Aim 1 will characterize the biophysical phenotype of IKI including adrenergic and Ca2+ dependence of KIR2.1-V227F, R82W, and R67Q mutations in heterotetramers with KIR2.2, KIR2.3, and KIR2.4 in heterologous cells. As part of this aim we will determine the presence and relative quantities of KIR2.X in human and mouse myocardium, and search for and characterize novel arrhythmia mutations in KIR2.X.

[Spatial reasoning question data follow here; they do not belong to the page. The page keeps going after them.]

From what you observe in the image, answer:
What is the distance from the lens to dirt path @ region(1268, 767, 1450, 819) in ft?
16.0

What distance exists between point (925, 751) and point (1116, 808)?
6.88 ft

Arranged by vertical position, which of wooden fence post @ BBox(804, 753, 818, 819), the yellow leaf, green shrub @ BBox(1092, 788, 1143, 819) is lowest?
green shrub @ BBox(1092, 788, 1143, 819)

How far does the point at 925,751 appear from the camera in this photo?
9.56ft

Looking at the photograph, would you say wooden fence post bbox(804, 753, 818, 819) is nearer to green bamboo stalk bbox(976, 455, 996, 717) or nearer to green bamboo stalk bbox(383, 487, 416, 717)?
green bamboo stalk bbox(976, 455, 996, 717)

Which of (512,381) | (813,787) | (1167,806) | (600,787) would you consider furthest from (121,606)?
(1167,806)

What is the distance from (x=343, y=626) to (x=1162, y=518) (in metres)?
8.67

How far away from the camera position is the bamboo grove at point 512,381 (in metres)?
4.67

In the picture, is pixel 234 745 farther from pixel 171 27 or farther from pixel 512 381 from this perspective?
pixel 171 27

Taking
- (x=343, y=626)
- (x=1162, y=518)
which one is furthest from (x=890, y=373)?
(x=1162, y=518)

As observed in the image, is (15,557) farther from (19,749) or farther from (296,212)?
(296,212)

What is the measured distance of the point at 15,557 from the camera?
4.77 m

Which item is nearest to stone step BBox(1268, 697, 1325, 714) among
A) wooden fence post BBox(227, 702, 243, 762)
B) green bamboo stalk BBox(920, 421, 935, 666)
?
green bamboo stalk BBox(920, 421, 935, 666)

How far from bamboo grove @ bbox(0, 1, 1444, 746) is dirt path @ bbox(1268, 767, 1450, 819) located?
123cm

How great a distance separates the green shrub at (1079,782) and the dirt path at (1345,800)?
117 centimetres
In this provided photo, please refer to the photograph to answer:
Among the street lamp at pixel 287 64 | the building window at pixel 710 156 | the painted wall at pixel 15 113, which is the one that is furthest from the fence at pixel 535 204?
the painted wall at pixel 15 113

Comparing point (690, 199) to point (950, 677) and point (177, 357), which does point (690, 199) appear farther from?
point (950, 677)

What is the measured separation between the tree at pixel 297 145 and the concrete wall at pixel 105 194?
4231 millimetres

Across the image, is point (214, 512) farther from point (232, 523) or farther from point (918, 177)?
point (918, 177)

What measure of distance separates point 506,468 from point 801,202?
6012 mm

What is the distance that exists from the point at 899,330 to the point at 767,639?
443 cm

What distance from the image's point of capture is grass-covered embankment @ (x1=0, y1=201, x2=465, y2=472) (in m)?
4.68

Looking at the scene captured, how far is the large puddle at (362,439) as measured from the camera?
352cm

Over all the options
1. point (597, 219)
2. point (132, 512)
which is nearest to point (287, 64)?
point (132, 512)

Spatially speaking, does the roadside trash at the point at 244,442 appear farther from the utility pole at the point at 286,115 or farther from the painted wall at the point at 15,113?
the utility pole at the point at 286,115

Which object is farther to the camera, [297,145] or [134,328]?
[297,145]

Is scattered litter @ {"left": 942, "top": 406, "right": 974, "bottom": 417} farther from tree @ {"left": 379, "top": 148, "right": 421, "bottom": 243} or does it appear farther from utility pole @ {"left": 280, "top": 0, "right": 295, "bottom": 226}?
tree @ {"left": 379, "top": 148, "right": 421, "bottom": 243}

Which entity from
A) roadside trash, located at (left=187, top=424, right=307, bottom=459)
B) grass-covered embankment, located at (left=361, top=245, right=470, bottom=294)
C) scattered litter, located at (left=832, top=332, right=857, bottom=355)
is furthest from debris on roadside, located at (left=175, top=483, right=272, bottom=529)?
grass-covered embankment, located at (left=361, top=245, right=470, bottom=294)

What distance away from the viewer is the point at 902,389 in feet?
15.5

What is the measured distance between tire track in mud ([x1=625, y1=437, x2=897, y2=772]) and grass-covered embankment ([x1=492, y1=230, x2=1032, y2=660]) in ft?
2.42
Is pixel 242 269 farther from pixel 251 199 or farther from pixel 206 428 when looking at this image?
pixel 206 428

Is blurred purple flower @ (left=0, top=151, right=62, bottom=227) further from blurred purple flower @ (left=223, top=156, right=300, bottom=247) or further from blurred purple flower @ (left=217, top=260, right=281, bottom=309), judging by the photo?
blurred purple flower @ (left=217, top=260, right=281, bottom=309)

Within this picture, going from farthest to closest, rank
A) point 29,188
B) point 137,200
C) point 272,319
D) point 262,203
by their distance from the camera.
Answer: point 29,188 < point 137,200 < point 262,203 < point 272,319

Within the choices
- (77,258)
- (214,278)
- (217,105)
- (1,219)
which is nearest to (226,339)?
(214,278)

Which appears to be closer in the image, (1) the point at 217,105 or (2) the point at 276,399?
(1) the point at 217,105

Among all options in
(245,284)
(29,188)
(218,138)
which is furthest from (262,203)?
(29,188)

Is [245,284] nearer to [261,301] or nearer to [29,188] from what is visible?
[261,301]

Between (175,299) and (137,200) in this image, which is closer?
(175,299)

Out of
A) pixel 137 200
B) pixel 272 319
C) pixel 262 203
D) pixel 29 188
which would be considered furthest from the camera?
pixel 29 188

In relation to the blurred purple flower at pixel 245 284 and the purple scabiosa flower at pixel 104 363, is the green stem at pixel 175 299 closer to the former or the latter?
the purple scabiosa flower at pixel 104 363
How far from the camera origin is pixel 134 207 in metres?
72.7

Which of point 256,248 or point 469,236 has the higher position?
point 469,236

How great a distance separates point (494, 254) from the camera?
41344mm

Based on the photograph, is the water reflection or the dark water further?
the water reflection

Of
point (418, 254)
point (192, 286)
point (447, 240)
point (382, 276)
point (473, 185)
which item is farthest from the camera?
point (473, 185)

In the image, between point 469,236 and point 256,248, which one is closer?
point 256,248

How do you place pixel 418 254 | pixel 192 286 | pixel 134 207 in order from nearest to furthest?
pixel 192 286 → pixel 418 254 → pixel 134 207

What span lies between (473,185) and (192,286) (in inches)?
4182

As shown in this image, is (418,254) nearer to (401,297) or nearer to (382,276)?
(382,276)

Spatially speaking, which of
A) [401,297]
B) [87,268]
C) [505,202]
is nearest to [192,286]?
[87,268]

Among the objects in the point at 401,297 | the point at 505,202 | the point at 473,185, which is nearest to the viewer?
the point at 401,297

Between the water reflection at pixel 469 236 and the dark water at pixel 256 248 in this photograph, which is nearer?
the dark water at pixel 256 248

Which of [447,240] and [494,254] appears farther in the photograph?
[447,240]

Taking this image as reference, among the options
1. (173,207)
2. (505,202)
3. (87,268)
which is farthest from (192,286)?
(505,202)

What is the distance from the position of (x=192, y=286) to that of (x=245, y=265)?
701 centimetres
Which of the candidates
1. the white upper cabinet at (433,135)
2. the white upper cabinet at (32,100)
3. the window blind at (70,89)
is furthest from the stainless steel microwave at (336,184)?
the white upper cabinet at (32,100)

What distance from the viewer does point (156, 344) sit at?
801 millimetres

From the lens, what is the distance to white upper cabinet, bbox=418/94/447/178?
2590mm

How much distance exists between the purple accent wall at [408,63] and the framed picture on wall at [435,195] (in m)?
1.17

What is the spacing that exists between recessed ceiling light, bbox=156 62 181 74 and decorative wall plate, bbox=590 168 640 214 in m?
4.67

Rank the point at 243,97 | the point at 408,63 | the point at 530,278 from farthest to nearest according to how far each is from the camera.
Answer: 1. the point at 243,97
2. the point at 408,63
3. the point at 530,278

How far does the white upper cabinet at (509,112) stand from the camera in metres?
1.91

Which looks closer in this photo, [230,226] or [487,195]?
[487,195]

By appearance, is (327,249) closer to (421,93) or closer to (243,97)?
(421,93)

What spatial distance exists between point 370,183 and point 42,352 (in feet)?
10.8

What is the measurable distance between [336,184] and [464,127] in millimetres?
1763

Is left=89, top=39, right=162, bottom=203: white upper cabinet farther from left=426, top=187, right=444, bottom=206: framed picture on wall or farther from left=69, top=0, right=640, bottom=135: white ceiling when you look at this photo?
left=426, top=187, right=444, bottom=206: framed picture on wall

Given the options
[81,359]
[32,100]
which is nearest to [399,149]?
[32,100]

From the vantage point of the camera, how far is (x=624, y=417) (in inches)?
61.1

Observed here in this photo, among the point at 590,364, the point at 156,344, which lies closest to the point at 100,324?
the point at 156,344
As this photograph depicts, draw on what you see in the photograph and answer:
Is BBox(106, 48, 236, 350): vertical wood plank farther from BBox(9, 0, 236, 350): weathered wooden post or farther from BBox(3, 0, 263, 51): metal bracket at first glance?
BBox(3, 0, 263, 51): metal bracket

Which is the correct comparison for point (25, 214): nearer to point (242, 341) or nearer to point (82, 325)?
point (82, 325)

Aim 2 will characterize the cellular phenotype including action potentials, Ca2+ transients, and ion currents in native myocytes from transgenic mice with the KIR2.1 mutations, and Aim 3 will determine the arrhythmia phenotype by analyzing arrhythmia in these mice. Achievement of these aims will elucidate arrhythmia mechanism for known and recently discovered mutations in genes affecting IKI, and may lead to the discovery of mutations in novel arrhythmia genes. These discoveries will impact diagnosis and treatment of Ca2+-dependent arrhythmia disorders. Because loss of IKI function also plays a role in acquired arrhythmia in heart failure, these findings will have application beyond these relatively uncommon arrhythmia syndromes, and will also contribute insights into the IKI macromolecular complex.